Thanks to all who pushed me upright.  I seem to have been tottering on
the brink of looneytunes for the past few days (pulling ten all-nighters
in 2.5 weeks is no way to live, especially when yer a grad stoont and
don't have to put up with that final-exam shit anymore.  Yup.  I go
40hrs sleepless because I _want_to_... %-|)

Anyway, it's now well established that I've harbored a fundamental
misconception about C and pointer indexing for a number of years.

I think I've got it identified, and I hope someone else benefits from
my story.  In Jim Kingdon's emailed reply to my original posting, he
mentioned that I should be wary of scaling in pointer arithmetic.  I
wrote back:

	I know all about the automatic scaling of an integer in
	pointer arithmetic.

	I've just always felt a little guilty about using what I'd
	interpreted to be a convenience.  Rather than a proper
	feature of the C syntax, I'd always felt that adding an
	integer to a pointer was allowed as being "the obvious
	thing that should be done in that situation."  There are
	lots of 'obvious' things that are _not_ implemented that
	way, however, and that should have been a clue.  Still, I
	just took it for granted that what was going on was a
	promotion from integer to pointer, then the addition.

	Now I know much, much better.  A pointer isn't really a
	data type at all.  It's a different sort of beastie,
	germane only within a program, and therefore it is
	fallacious to see it as having the properties of a
	countable, measurable, or otherwise physical entity.

The way pointers work implies that they don't refer at all to
anything physical, even to memory locations.

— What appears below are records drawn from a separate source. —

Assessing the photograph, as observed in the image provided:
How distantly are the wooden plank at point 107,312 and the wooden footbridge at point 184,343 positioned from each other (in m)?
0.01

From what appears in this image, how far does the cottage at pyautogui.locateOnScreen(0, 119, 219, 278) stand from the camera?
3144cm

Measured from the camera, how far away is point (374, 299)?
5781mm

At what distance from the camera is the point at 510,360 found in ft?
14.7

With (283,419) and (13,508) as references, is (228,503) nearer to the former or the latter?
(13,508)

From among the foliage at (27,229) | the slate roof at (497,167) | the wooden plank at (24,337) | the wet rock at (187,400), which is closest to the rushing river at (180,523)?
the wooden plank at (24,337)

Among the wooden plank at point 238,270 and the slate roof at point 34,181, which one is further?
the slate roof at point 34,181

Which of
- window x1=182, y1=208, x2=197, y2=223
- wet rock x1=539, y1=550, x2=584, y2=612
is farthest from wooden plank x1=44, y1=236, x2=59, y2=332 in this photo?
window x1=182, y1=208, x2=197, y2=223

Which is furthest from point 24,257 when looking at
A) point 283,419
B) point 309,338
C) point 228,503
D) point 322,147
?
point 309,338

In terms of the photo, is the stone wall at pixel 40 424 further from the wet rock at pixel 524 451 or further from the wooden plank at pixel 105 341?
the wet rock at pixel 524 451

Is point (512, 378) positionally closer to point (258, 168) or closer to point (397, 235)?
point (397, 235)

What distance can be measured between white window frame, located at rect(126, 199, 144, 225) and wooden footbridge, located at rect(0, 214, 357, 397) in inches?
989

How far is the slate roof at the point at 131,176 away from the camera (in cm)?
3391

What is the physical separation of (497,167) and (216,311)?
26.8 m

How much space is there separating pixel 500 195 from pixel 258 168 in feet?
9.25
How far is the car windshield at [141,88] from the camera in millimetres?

It doesn't change the fact that I'd like to be able to add and subtract
pointers regardless of what trouble I _might_ get into.  Considering the
general level of danger incurred by programming in something so potentially
obfuscatory as C, it's a small barrier to remove.  The arguments of
"why would you want to do _that_?" don't hold water.  I counter with
"Why would you want variadic functions?" and "Why would you want to
define mathematical routines when you can write your own in assembler
and link to them?"

				--Blair
				  "And one of these days I'll know what
				   the middle pedal on a piano is for."